Foundation President of the Nigerian Academy of Medicine (NAMED), Emeritus Prof Samuel Ohaegbulam, has decried declining recognition of excellence in Nigeria, asking the Federal Government to seek ways to revitalise it.
Ohaegbulam lamented the neglect of the Nigerian National Order of Merit (NNOM) award, established as an act of the Federal Government in 1979 as a symbol of national pride to honour the finest brains in medicine, science, engineering and the humanities.

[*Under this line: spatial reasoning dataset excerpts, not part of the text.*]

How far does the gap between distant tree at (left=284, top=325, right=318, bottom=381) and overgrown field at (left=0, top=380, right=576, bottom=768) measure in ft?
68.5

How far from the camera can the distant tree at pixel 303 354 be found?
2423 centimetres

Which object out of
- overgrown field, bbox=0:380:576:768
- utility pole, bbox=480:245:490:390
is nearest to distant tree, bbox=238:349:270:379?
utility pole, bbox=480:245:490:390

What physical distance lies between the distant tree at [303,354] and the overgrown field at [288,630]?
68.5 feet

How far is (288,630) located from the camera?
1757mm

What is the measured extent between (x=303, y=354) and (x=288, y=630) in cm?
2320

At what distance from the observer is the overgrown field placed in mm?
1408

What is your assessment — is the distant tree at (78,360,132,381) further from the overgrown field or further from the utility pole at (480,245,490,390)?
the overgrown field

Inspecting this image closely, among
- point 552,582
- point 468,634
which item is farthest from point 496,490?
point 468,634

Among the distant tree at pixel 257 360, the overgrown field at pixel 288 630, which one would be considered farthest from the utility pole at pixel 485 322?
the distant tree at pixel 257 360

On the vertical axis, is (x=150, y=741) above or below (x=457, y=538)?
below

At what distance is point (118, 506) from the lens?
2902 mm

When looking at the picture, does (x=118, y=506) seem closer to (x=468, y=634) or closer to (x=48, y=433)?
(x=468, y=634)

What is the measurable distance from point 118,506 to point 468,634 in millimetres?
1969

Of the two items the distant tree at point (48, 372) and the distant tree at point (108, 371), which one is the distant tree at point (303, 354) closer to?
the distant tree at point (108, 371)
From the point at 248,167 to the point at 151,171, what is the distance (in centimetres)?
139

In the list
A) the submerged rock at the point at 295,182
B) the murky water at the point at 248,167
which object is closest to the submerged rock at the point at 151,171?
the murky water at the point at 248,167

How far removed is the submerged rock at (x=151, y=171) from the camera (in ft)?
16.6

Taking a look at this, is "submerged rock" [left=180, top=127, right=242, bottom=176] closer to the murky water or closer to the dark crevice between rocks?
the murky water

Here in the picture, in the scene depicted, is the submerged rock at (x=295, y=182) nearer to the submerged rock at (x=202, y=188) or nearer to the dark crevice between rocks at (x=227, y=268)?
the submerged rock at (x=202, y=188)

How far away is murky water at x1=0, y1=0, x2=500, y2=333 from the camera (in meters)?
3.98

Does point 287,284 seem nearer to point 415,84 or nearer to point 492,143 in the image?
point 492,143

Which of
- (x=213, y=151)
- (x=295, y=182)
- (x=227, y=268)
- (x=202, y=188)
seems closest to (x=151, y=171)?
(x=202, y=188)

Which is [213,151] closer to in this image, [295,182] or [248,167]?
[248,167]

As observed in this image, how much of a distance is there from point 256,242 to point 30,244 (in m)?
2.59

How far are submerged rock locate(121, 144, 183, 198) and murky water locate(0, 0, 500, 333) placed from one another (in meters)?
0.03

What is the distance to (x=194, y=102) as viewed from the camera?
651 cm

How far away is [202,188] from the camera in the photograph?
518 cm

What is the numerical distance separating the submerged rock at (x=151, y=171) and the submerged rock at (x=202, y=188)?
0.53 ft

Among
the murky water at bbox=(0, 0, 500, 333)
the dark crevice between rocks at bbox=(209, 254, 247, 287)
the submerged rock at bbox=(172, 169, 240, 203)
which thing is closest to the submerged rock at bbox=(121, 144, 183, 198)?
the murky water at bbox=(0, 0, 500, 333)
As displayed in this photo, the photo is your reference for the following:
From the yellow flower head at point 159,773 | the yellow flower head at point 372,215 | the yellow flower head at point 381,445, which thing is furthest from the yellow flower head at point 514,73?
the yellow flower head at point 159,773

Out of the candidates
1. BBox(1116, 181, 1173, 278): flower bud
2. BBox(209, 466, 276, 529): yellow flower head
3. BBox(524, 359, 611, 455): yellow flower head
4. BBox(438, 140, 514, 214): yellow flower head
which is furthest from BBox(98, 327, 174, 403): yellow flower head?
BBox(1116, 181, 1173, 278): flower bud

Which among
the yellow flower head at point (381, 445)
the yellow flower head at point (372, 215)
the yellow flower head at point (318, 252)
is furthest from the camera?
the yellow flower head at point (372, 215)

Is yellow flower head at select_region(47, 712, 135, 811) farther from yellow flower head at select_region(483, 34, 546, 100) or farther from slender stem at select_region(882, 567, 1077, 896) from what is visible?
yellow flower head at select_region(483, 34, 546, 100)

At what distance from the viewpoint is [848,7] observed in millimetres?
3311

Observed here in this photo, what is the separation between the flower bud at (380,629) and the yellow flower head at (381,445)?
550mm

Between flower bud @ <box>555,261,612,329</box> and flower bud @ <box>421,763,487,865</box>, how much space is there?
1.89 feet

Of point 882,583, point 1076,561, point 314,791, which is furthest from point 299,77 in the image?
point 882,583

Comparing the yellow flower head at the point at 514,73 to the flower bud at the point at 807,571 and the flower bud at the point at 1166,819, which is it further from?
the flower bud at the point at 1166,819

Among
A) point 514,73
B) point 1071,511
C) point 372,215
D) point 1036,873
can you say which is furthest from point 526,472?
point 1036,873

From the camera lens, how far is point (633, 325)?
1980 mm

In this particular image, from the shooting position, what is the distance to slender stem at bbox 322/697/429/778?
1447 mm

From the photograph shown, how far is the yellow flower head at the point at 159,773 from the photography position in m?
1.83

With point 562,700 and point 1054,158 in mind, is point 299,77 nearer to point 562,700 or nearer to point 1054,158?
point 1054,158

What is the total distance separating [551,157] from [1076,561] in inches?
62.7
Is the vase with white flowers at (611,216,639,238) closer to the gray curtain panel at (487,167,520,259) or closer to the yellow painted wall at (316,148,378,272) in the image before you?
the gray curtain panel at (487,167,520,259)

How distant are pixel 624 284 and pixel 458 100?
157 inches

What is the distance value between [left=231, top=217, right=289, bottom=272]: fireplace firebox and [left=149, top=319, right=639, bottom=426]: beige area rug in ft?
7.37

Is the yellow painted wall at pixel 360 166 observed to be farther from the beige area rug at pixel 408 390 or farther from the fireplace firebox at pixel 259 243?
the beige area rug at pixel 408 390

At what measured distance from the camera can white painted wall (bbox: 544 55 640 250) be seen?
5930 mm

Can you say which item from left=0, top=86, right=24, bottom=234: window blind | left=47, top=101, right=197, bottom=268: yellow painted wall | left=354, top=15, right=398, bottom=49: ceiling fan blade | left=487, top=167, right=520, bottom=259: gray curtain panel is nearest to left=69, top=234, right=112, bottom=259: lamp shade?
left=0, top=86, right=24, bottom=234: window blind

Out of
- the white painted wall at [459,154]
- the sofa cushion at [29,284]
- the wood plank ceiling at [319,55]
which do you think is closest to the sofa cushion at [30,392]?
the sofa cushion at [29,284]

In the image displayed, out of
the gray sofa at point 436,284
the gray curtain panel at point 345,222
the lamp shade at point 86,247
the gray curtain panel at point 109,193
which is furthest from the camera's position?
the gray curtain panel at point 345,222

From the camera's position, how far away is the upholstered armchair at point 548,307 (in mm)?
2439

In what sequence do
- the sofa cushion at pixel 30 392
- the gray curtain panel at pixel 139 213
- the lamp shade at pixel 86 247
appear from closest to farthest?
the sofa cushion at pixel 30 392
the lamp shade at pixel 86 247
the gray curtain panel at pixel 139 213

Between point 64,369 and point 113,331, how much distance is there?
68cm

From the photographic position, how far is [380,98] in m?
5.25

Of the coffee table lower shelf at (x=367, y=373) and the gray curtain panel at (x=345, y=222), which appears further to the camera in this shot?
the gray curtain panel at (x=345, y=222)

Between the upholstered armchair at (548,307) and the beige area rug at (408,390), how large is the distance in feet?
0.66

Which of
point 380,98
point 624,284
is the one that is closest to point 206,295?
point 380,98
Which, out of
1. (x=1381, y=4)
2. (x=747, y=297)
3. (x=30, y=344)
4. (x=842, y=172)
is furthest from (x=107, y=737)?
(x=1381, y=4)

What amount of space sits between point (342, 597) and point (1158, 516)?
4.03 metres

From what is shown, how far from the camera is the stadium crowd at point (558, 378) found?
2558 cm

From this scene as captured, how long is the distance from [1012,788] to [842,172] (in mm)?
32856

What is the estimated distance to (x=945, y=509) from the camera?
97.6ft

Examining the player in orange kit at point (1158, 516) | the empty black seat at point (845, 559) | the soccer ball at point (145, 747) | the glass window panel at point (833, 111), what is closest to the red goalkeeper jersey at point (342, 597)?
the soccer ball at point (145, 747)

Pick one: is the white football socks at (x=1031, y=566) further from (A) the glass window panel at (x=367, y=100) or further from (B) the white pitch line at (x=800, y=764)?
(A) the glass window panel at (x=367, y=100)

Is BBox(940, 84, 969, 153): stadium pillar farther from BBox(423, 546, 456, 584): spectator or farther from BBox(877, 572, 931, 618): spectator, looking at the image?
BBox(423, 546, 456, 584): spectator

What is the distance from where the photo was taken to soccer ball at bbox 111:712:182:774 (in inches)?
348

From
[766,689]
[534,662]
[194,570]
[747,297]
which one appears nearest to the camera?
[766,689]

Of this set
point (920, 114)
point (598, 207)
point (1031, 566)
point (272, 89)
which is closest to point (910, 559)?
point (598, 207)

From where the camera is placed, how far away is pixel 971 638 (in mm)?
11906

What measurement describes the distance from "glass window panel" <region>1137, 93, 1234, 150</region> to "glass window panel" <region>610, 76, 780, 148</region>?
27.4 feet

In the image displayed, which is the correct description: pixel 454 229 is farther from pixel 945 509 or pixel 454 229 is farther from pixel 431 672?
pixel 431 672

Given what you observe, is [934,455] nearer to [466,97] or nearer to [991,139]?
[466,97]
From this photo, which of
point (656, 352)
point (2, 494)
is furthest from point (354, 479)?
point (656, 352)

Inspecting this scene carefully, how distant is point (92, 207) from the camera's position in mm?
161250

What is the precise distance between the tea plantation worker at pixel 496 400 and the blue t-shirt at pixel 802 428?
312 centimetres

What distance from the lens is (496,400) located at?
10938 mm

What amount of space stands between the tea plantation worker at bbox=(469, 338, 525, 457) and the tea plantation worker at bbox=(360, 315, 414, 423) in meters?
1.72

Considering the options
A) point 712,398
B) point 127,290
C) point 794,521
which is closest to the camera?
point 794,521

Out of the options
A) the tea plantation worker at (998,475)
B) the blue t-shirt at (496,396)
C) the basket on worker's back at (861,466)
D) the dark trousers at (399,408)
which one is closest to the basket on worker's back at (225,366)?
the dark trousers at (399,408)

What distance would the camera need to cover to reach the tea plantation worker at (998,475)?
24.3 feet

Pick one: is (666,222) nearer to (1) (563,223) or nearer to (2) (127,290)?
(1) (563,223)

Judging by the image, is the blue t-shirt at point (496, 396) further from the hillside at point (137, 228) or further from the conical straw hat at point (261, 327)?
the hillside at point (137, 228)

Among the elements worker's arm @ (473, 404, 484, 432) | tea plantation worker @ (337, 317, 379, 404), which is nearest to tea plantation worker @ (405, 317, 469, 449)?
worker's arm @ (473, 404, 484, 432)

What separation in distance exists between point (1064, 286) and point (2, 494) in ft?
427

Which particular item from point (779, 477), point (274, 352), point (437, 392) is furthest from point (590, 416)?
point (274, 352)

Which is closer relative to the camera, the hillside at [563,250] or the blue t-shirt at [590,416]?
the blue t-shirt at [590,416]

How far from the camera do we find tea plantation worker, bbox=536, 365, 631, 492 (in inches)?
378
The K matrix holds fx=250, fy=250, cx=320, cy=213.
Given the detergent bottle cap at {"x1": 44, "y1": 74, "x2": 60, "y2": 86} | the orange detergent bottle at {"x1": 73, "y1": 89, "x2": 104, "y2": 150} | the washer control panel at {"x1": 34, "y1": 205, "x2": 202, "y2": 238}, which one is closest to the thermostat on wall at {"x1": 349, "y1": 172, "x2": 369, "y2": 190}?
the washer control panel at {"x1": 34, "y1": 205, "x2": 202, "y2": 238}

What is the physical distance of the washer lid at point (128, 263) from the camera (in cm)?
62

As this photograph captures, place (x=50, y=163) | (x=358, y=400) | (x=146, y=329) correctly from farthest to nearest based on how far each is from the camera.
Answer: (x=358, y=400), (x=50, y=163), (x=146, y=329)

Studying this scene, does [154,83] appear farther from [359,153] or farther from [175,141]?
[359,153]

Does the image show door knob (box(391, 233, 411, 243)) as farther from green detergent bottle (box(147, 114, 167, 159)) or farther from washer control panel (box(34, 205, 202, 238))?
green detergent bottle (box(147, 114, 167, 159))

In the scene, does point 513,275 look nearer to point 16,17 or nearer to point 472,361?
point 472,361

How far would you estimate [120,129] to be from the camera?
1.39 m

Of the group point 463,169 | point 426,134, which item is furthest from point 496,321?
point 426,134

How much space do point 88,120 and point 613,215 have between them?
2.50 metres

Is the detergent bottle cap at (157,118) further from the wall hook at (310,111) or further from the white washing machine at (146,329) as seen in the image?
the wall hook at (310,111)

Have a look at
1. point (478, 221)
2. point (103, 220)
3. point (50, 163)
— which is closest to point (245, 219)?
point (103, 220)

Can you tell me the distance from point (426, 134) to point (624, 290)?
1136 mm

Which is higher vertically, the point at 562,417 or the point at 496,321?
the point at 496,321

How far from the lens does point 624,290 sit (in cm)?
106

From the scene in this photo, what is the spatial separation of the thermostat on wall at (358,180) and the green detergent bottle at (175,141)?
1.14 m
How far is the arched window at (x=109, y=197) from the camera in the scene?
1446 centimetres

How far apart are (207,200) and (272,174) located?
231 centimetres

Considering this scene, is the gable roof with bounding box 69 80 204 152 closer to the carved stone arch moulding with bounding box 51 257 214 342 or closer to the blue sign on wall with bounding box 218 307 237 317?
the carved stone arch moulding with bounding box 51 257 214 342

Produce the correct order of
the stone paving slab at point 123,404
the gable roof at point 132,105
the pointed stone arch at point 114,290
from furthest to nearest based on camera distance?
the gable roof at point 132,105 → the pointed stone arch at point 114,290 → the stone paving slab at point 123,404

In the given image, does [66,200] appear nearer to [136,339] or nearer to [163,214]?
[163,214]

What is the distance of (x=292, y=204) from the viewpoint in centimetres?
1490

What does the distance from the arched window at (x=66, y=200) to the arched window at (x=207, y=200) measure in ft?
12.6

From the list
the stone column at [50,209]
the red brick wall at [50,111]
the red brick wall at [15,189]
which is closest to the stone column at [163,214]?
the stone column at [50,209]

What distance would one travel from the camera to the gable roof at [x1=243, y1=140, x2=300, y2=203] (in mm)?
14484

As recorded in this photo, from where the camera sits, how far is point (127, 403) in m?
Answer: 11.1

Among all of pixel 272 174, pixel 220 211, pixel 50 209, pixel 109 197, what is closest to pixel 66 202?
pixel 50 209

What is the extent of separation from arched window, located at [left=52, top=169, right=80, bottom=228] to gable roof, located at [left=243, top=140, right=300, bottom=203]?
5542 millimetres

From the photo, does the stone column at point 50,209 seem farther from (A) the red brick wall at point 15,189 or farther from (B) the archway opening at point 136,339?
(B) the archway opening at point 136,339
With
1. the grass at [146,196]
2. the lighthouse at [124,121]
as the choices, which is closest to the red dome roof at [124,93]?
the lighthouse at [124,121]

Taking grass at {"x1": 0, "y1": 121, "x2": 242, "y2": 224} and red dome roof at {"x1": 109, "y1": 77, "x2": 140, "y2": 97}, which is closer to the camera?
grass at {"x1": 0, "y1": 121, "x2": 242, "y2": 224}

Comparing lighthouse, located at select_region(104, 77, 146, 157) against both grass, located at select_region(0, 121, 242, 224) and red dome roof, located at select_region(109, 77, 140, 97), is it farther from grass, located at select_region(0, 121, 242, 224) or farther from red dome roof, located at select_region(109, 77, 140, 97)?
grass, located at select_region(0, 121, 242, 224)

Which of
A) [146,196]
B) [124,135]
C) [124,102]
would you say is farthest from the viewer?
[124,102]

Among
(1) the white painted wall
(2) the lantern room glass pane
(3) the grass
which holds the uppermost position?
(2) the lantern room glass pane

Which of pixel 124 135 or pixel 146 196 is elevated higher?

He described it as a “national tragedy.”
He said that in the past three years, the Nigerian National Merit Award (NNMA) domiciled at the Merit House, Abuja, had been starved of funding, unable to carry out its yearly competitive process to identify and honour not more than four recipients of NNOM.
Speaking on the theme, “Nigeria’s Path to greatness: Quality and Meritocracy,” at the 2025 Annual Lecture, Induction Ceremony and Scientific Conference of NAMED, Ohaegbulam, a Neurosurgeon, insisted that a country loses its soul when it stops recognising merit.
“It is inconceivable that while vast sums are spent on political pageantry, an institution enshrined by law is denied the modest resources needed to fulfil its mandate. What message are we sending to our youth, our scholars, and our innovators?
“Our Academy should work to unify Nigeria’s intellectual forces—Medicine, Science, Engineering, and the Humanities, because no nation can suppress excellence and still expect progress. The consequences of neglecting merit are already visible: rising corruption, deepening insecurity, and a crumbling education system,” he observed.
He said the Academy of Medicine was deeply concerned about the deteriorating state of the health sector, which, according to him, had been compounded by inadequate budgetary allocations, as well as a lack of essential diagnostic tools like CT and MRI machines in the hospitals and tertiary institutions.